Sin embargo, por una vez al menos, a Meritrá no le agradaban aquellos delicados placeres. Pensativo, cavilaba en las perturbaciones evocadas por el ciego. Realmente no había sabido dar una respuesta a los niños, porque aquella extraña profecía no hacía sino confirmar lo que él ya había leído en la carrera de los astros. Se preparaba una conjunción excepcional, que iba a traer toda suerte de cataclismos y a perturbar la paz que Egipto había recobrado. Pero esas perturbaciones no se limitarían al valle. De hecho, la amenaza pesaba sobre el conjunto del mundo conocido, y tal vez más allá. Se había preguntado mucho tiempo sobre la naturaleza de tales acontecimientos, sin encontrar ninguna respuesta. Los astros no habían revelado sus misterios.

A pesar del agobiante calor, se vio dominado por un temblor misterioso, y recogió sobre su cuerpo su túnica de lino.

Al día siguiente, a la niña no le costó ningún esfuerzo abandonar la morada del señor Hora-Hay sin llamar la atención. Hora-Hay no estaba en condiciones de preocuparse por lo que ocurría en su casa desde que había recibido una grave herida en el transcurso de una partida de caza. Su senilidad había puesto la dirección de la casa en manos de su primera esposa, la autoritaria Nerunet, que ejercía una tiranía insoportable sobre los criados y las demás mujeres del harén. Nerunet era una mujer gorda y chillona que adoraba golpear con la varilla que le servía de cetro la espalda de los recalcitrantes, fueran esclavos o no. Pero su generosa corpulencia y su torpeza eran fatales muchas veces para las vasijas de barro, las lámparas de aceite y demás objetos frágiles que se interponían en la trayectoria de su varita vengadora. Los servidores ágiles y burlones no dudaban en sustraerse a su venganza huyendo en dirección a las cocinas o los jardines. Entonces ella se veía dominada por la irritación más negra, se desgañitaba y terminaba buscando otro motivo de enfado.
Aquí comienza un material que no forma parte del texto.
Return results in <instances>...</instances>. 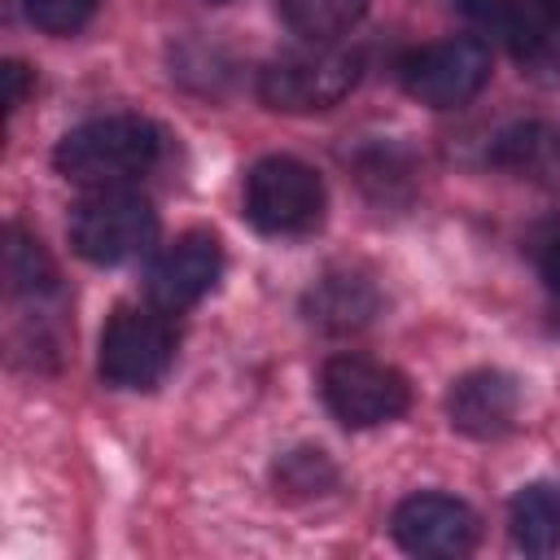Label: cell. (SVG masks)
I'll list each match as a JSON object with an SVG mask.
<instances>
[{
	"mask_svg": "<svg viewBox=\"0 0 560 560\" xmlns=\"http://www.w3.org/2000/svg\"><path fill=\"white\" fill-rule=\"evenodd\" d=\"M162 158V131L140 114H105L61 136L52 162L83 188H127Z\"/></svg>",
	"mask_w": 560,
	"mask_h": 560,
	"instance_id": "cell-1",
	"label": "cell"
},
{
	"mask_svg": "<svg viewBox=\"0 0 560 560\" xmlns=\"http://www.w3.org/2000/svg\"><path fill=\"white\" fill-rule=\"evenodd\" d=\"M359 70H363L359 52H350L341 44H306V48L284 52L262 66L258 96H262V105H271L280 114L332 109L337 101L350 96V88L359 83Z\"/></svg>",
	"mask_w": 560,
	"mask_h": 560,
	"instance_id": "cell-2",
	"label": "cell"
},
{
	"mask_svg": "<svg viewBox=\"0 0 560 560\" xmlns=\"http://www.w3.org/2000/svg\"><path fill=\"white\" fill-rule=\"evenodd\" d=\"M158 236L153 206L131 188H92L70 210V245L88 262L114 267L144 254Z\"/></svg>",
	"mask_w": 560,
	"mask_h": 560,
	"instance_id": "cell-3",
	"label": "cell"
},
{
	"mask_svg": "<svg viewBox=\"0 0 560 560\" xmlns=\"http://www.w3.org/2000/svg\"><path fill=\"white\" fill-rule=\"evenodd\" d=\"M175 359V328L162 306H118L101 332V376L114 389H149Z\"/></svg>",
	"mask_w": 560,
	"mask_h": 560,
	"instance_id": "cell-4",
	"label": "cell"
},
{
	"mask_svg": "<svg viewBox=\"0 0 560 560\" xmlns=\"http://www.w3.org/2000/svg\"><path fill=\"white\" fill-rule=\"evenodd\" d=\"M245 214L271 236L311 232L324 219V184L298 158H262L245 175Z\"/></svg>",
	"mask_w": 560,
	"mask_h": 560,
	"instance_id": "cell-5",
	"label": "cell"
},
{
	"mask_svg": "<svg viewBox=\"0 0 560 560\" xmlns=\"http://www.w3.org/2000/svg\"><path fill=\"white\" fill-rule=\"evenodd\" d=\"M319 394H324L328 411L346 429L389 424L411 402L407 376L394 372V368H385V363H376V359H363V354H337V359H328L324 372H319Z\"/></svg>",
	"mask_w": 560,
	"mask_h": 560,
	"instance_id": "cell-6",
	"label": "cell"
},
{
	"mask_svg": "<svg viewBox=\"0 0 560 560\" xmlns=\"http://www.w3.org/2000/svg\"><path fill=\"white\" fill-rule=\"evenodd\" d=\"M486 79H490V48L472 35L438 39L402 61V88L433 109H455L472 101L486 88Z\"/></svg>",
	"mask_w": 560,
	"mask_h": 560,
	"instance_id": "cell-7",
	"label": "cell"
},
{
	"mask_svg": "<svg viewBox=\"0 0 560 560\" xmlns=\"http://www.w3.org/2000/svg\"><path fill=\"white\" fill-rule=\"evenodd\" d=\"M394 538L411 556H468L477 547L481 521L464 499L451 494H411L394 508Z\"/></svg>",
	"mask_w": 560,
	"mask_h": 560,
	"instance_id": "cell-8",
	"label": "cell"
},
{
	"mask_svg": "<svg viewBox=\"0 0 560 560\" xmlns=\"http://www.w3.org/2000/svg\"><path fill=\"white\" fill-rule=\"evenodd\" d=\"M223 271V249L210 232H184L175 236L149 267V302L171 311L192 306L197 298H206L214 289Z\"/></svg>",
	"mask_w": 560,
	"mask_h": 560,
	"instance_id": "cell-9",
	"label": "cell"
},
{
	"mask_svg": "<svg viewBox=\"0 0 560 560\" xmlns=\"http://www.w3.org/2000/svg\"><path fill=\"white\" fill-rule=\"evenodd\" d=\"M516 407H521L516 381L508 372H494V368L459 376L451 385V394H446V416L468 438H499V433H508L512 420H516Z\"/></svg>",
	"mask_w": 560,
	"mask_h": 560,
	"instance_id": "cell-10",
	"label": "cell"
},
{
	"mask_svg": "<svg viewBox=\"0 0 560 560\" xmlns=\"http://www.w3.org/2000/svg\"><path fill=\"white\" fill-rule=\"evenodd\" d=\"M525 74L560 83V0H508L499 31Z\"/></svg>",
	"mask_w": 560,
	"mask_h": 560,
	"instance_id": "cell-11",
	"label": "cell"
},
{
	"mask_svg": "<svg viewBox=\"0 0 560 560\" xmlns=\"http://www.w3.org/2000/svg\"><path fill=\"white\" fill-rule=\"evenodd\" d=\"M381 311V289L363 271H328L302 298V315L328 332H354Z\"/></svg>",
	"mask_w": 560,
	"mask_h": 560,
	"instance_id": "cell-12",
	"label": "cell"
},
{
	"mask_svg": "<svg viewBox=\"0 0 560 560\" xmlns=\"http://www.w3.org/2000/svg\"><path fill=\"white\" fill-rule=\"evenodd\" d=\"M490 162L503 166L516 179L538 184V188H560V127L516 122L494 140Z\"/></svg>",
	"mask_w": 560,
	"mask_h": 560,
	"instance_id": "cell-13",
	"label": "cell"
},
{
	"mask_svg": "<svg viewBox=\"0 0 560 560\" xmlns=\"http://www.w3.org/2000/svg\"><path fill=\"white\" fill-rule=\"evenodd\" d=\"M512 538L529 556L560 551V481H529L512 499Z\"/></svg>",
	"mask_w": 560,
	"mask_h": 560,
	"instance_id": "cell-14",
	"label": "cell"
},
{
	"mask_svg": "<svg viewBox=\"0 0 560 560\" xmlns=\"http://www.w3.org/2000/svg\"><path fill=\"white\" fill-rule=\"evenodd\" d=\"M368 13V0H280V18L306 44H332Z\"/></svg>",
	"mask_w": 560,
	"mask_h": 560,
	"instance_id": "cell-15",
	"label": "cell"
},
{
	"mask_svg": "<svg viewBox=\"0 0 560 560\" xmlns=\"http://www.w3.org/2000/svg\"><path fill=\"white\" fill-rule=\"evenodd\" d=\"M4 276L13 293H52L57 289V267L52 258L39 249V241H31L22 228H9V245H4Z\"/></svg>",
	"mask_w": 560,
	"mask_h": 560,
	"instance_id": "cell-16",
	"label": "cell"
},
{
	"mask_svg": "<svg viewBox=\"0 0 560 560\" xmlns=\"http://www.w3.org/2000/svg\"><path fill=\"white\" fill-rule=\"evenodd\" d=\"M96 13V0H26V18L48 35H70Z\"/></svg>",
	"mask_w": 560,
	"mask_h": 560,
	"instance_id": "cell-17",
	"label": "cell"
},
{
	"mask_svg": "<svg viewBox=\"0 0 560 560\" xmlns=\"http://www.w3.org/2000/svg\"><path fill=\"white\" fill-rule=\"evenodd\" d=\"M538 271L547 280L551 293H560V228H551L542 241H538Z\"/></svg>",
	"mask_w": 560,
	"mask_h": 560,
	"instance_id": "cell-18",
	"label": "cell"
},
{
	"mask_svg": "<svg viewBox=\"0 0 560 560\" xmlns=\"http://www.w3.org/2000/svg\"><path fill=\"white\" fill-rule=\"evenodd\" d=\"M4 79H9V109H18L22 105V92H26V70L18 61H9L4 66Z\"/></svg>",
	"mask_w": 560,
	"mask_h": 560,
	"instance_id": "cell-19",
	"label": "cell"
},
{
	"mask_svg": "<svg viewBox=\"0 0 560 560\" xmlns=\"http://www.w3.org/2000/svg\"><path fill=\"white\" fill-rule=\"evenodd\" d=\"M210 4H223V0H210Z\"/></svg>",
	"mask_w": 560,
	"mask_h": 560,
	"instance_id": "cell-20",
	"label": "cell"
}]
</instances>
Sólo Merneit se atrevía a plantarle cara, imitada en este punto por Tanis, a quien las rabietas grotescas de la bruja más bien divertían. La niña se aprovechaba de la complicidad de los esclavos, que la adoraban. Después de haber pasado a visitar al panadero que, mucho antes del alba, había puesto sus primeros panes a cocer, se alejó por las calles todavía desiertas, provista de cuatro hogazas de pan todavía calientes.

Al norte de la ciudad, en un lugar cerca del Nilo, se alzaba una pequeña capilla de ladrillo rojo dedicada a Isis. El santuario era de modestas dimensiones. Djoser y Tanis se habían citado allí al alba. Llegaron casi al mismo tiempo y juntos entraron en la capilla.

A esa hora de la mañana, el lugar estaba desierto. Sólo un viejo sacerdote somnoliento se sorprendió al ver entrar en el edificio a los dos niños. Pero, en cuanto reconoció al hijo segundo del rey, se retiró discretamente.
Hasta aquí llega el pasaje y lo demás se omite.